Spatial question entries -

════

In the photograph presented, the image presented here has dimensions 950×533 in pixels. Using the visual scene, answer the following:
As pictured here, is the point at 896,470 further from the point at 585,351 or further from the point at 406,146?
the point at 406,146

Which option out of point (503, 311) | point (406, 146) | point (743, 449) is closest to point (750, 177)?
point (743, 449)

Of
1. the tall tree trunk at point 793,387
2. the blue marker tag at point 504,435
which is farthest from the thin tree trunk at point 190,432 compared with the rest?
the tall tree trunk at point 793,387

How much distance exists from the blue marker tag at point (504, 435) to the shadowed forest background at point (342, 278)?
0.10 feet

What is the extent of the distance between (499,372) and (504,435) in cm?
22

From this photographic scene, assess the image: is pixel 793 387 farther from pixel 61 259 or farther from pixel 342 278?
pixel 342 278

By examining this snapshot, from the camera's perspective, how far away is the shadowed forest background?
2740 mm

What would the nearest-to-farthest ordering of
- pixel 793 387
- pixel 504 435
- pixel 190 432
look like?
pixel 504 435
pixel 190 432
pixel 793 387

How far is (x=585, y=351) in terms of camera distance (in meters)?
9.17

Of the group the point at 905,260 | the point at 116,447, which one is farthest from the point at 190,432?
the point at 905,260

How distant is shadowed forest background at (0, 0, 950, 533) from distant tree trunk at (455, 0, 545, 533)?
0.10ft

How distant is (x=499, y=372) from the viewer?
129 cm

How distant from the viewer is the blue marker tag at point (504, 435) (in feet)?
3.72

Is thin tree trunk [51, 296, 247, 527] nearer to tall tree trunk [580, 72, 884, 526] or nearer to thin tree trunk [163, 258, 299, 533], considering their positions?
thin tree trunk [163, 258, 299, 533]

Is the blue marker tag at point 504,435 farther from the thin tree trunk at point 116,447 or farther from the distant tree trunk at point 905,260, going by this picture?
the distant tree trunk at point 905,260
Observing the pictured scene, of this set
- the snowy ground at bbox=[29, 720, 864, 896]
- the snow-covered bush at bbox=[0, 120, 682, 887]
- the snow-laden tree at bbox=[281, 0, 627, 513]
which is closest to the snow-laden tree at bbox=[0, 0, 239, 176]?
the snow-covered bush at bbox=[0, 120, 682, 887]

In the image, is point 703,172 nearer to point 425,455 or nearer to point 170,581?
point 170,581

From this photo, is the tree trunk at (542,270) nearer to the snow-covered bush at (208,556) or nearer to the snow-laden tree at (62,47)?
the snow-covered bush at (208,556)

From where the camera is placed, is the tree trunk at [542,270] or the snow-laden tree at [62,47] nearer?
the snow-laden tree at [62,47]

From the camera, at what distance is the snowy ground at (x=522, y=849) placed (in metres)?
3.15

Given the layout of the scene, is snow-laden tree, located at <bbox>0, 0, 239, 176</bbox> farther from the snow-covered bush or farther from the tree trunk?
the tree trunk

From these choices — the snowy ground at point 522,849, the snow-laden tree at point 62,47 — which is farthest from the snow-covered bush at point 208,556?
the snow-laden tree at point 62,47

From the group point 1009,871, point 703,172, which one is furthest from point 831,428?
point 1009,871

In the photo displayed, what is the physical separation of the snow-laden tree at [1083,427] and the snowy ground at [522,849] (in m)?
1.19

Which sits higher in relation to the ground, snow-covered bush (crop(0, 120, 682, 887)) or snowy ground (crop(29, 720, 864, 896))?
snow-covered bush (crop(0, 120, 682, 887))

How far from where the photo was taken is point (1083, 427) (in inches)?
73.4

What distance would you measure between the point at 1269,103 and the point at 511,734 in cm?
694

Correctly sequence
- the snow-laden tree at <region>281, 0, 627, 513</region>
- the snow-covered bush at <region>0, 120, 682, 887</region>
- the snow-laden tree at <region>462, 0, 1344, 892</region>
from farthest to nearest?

════

What to produce -
Render every line of the entries above as a JSON list of strings, one string per line, with blank lines left out.

Reply -
[
  "In the photograph presented, the image presented here has dimensions 950×533 in pixels. Using the visual scene, answer the following:",
  "As pictured here, is the point at 896,470 further from the point at 585,351 or further from the point at 406,146?",
  "the point at 406,146",
  "Which option out of point (503, 311) | point (406, 146) | point (743, 449) is closest to point (750, 177)?",
  "point (743, 449)",
  "Of",
  "1. the tall tree trunk at point 793,387",
  "2. the blue marker tag at point 504,435",
  "which is farthest from the thin tree trunk at point 190,432 compared with the rest?",
  "the tall tree trunk at point 793,387",
  "How much distance exists from the blue marker tag at point (504, 435) to the shadowed forest background at point (342, 278)?",
  "0.10 feet",
  "What is the extent of the distance between (499,372) and (504,435) in cm?",
  "22",
  "From this photographic scene, assess the image: is pixel 793 387 farther from pixel 61 259 or farther from pixel 342 278?",
  "pixel 342 278",
  "By examining this snapshot, from the camera's perspective, how far away is the shadowed forest background?",
  "2740 mm",
  "What would the nearest-to-farthest ordering of",
  "- pixel 793 387",
  "- pixel 504 435",
  "- pixel 190 432",
  "look like?",
  "pixel 504 435",
  "pixel 190 432",
  "pixel 793 387",
  "How far is (x=585, y=351) in terms of camera distance (in meters)?",
  "9.17",
  "Of the group the point at 905,260 | the point at 116,447, which one is farthest from the point at 190,432?",
  "the point at 905,260",
  "How distant is shadowed forest background at (0, 0, 950, 533) from distant tree trunk at (455, 0, 545, 533)?",
  "0.10ft",
  "How distant is (x=499, y=372) from the viewer?",
  "129 cm",
  "How distant from the viewer is the blue marker tag at point (504, 435) (in feet)?",
  "3.72",
  "Is thin tree trunk [51, 296, 247, 527] nearer to tall tree trunk [580, 72, 884, 526] or nearer to thin tree trunk [163, 258, 299, 533], considering their positions?",
  "thin tree trunk [163, 258, 299, 533]",
  "Is the blue marker tag at point 504,435 farther from the thin tree trunk at point 116,447 or farther from the distant tree trunk at point 905,260, going by this picture?",
  "the distant tree trunk at point 905,260",
  "Observing the pictured scene, of this set",
  "- the snowy ground at bbox=[29, 720, 864, 896]",
  "- the snow-covered bush at bbox=[0, 120, 682, 887]",
  "- the snow-laden tree at bbox=[281, 0, 627, 513]",
  "which is closest to the snow-laden tree at bbox=[0, 0, 239, 176]?",
  "the snow-covered bush at bbox=[0, 120, 682, 887]",
  "In the image, is point 703,172 nearer to point 425,455 or nearer to point 170,581?",
  "point 170,581",
  "From this photo, is the tree trunk at (542,270) nearer to the snow-covered bush at (208,556) or nearer to the snow-laden tree at (62,47)?",
  "the snow-covered bush at (208,556)",
  "From where the camera is placed, is the tree trunk at [542,270] or the snow-laden tree at [62,47] nearer?",
  "the snow-laden tree at [62,47]",
  "From the camera, at what distance is the snowy ground at (x=522, y=849) placed (in metres)?",
  "3.15",
  "Given the layout of the scene, is snow-laden tree, located at <bbox>0, 0, 239, 176</bbox> farther from the snow-covered bush or farther from the tree trunk?",
  "the tree trunk",
  "From these choices — the snowy ground at point 522,849, the snow-laden tree at point 62,47 — which is farthest from the snow-covered bush at point 208,556?",
  "the snow-laden tree at point 62,47",
  "From the group point 1009,871, point 703,172, which one is furthest from point 831,428?",
  "point 1009,871",
  "In the photo displayed, what is the physical separation of the snow-laden tree at [1083,427] and the snowy ground at [522,849] (in m)?",
  "1.19",
  "Which sits higher in relation to the ground, snow-covered bush (crop(0, 120, 682, 887)) or snowy ground (crop(29, 720, 864, 896))?",
  "snow-covered bush (crop(0, 120, 682, 887))",
  "How far from where the photo was taken is point (1083, 427) (in inches)?",
  "73.4",
  "What distance would you measure between the point at 1269,103 and the point at 511,734 in cm?",
  "694",
  "Correctly sequence",
  "- the snow-laden tree at <region>281, 0, 627, 513</region>",
  "- the snow-covered bush at <region>0, 120, 682, 887</region>",
  "- the snow-laden tree at <region>462, 0, 1344, 892</region>",
  "from farthest to nearest?"
]